(Excerpts of spatial question data)
:::::
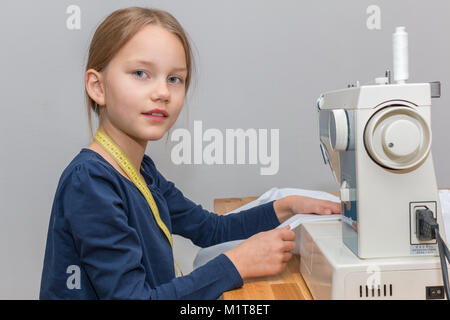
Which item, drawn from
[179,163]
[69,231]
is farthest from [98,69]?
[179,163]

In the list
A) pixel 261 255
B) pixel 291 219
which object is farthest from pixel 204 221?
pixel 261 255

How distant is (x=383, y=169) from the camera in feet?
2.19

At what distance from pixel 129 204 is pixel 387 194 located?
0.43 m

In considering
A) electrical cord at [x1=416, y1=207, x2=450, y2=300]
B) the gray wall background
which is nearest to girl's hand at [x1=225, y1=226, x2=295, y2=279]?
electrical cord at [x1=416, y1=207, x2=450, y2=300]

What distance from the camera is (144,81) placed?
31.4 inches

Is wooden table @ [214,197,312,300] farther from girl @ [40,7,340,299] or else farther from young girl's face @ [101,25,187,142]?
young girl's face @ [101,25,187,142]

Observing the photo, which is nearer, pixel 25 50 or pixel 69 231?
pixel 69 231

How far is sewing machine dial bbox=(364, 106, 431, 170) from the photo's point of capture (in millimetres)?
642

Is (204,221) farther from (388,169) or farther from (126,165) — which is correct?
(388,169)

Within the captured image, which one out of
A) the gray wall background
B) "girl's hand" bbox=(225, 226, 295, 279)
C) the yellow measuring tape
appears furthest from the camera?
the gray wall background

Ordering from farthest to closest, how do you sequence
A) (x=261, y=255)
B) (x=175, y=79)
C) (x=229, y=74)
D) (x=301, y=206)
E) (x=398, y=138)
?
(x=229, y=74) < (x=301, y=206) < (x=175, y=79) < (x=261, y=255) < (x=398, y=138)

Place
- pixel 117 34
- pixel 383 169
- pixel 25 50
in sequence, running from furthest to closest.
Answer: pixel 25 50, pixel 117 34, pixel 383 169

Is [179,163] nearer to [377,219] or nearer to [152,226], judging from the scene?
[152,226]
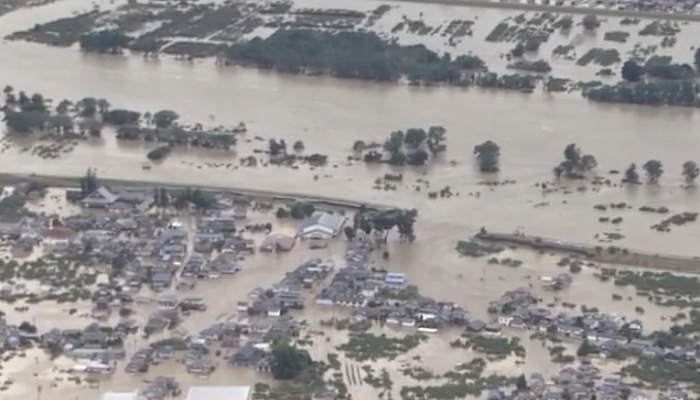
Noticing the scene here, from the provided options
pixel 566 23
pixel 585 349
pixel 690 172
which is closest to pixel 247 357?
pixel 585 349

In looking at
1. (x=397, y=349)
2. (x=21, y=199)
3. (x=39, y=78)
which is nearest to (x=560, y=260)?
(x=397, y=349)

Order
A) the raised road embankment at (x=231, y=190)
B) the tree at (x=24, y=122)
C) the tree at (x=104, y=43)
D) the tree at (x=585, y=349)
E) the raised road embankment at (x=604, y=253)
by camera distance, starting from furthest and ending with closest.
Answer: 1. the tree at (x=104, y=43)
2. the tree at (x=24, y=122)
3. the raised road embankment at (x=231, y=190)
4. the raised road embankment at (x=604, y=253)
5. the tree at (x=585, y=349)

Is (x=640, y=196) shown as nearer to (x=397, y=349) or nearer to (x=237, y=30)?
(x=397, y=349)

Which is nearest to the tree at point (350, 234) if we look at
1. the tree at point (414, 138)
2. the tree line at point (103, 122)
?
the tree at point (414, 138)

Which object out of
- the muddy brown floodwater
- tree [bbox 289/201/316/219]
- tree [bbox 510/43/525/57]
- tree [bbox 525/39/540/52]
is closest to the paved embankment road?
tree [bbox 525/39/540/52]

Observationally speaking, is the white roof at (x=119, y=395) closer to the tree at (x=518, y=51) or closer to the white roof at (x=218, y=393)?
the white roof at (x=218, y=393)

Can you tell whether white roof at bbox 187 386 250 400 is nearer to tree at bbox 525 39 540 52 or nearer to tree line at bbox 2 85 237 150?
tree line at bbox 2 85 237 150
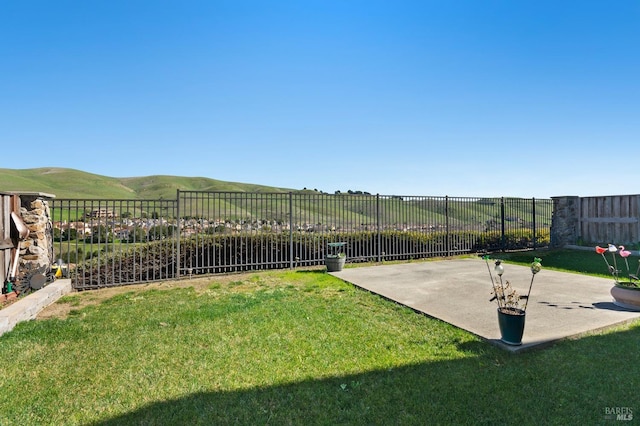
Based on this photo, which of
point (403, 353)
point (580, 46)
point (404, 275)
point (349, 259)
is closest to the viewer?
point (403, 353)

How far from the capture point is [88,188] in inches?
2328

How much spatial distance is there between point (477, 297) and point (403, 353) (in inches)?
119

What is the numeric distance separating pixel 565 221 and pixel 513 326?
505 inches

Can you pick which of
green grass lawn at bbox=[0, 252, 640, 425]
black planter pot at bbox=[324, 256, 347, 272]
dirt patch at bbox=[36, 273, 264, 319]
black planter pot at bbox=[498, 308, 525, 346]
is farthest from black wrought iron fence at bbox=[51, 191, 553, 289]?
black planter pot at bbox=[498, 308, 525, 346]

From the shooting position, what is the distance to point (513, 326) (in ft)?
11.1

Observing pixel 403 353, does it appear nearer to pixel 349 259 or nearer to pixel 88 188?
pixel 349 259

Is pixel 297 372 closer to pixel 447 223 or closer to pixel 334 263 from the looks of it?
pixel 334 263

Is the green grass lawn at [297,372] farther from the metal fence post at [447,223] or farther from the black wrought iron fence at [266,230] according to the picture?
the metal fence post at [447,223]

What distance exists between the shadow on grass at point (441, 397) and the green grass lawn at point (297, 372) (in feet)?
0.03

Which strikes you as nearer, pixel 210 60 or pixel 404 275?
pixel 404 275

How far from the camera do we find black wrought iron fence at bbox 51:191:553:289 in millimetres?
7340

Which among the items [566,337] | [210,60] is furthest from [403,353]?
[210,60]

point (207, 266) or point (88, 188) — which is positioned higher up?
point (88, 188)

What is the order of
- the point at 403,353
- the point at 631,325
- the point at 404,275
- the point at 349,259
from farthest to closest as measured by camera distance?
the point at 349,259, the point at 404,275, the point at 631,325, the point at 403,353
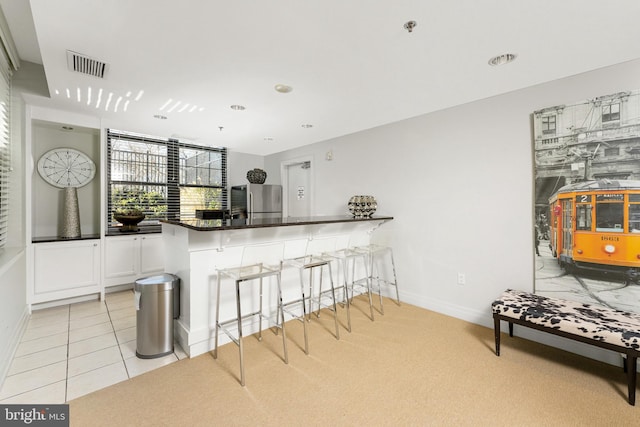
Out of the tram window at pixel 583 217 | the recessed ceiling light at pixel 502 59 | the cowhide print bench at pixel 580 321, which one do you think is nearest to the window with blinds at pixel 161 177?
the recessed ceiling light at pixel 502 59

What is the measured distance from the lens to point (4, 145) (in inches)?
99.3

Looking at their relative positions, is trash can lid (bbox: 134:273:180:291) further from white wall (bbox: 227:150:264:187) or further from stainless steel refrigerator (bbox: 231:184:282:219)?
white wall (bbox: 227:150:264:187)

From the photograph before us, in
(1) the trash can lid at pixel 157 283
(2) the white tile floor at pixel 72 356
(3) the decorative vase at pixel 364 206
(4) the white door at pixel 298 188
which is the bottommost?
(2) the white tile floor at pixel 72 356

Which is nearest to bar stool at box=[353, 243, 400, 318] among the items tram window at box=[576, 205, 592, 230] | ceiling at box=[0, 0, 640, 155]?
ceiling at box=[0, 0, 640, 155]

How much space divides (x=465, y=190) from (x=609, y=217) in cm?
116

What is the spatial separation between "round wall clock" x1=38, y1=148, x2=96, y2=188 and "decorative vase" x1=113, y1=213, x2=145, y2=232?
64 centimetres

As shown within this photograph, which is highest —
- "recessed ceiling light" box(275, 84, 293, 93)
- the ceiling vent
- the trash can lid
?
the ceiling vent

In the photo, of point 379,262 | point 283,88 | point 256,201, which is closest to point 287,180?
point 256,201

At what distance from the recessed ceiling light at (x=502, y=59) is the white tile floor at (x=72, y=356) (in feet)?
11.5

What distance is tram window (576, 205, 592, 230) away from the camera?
:::::
Do this: Exact repetition is required for the lines from the one that contains "How much space" through the final line; leave out everything else.

Written answer:
How much space divides (x=465, y=190) from (x=609, y=217) in cm?
116

What is the spatial separation between "round wall clock" x1=38, y1=148, x2=96, y2=188 and "decorative vase" x1=113, y1=213, x2=145, y2=232?
64 centimetres

As shown within this photograph, which is highest —
- "recessed ceiling light" box(275, 84, 293, 93)
- the ceiling vent
- the trash can lid
?
the ceiling vent

In the photo, of point 379,262 | point 283,88 | point 256,201, which is closest to point 287,180?
point 256,201

At what distance from the recessed ceiling light at (x=502, y=59) is the white tile floor at (x=72, y=356) (in feet)?
11.5

What distance is tram window (576, 205, 592, 230) away from the camera?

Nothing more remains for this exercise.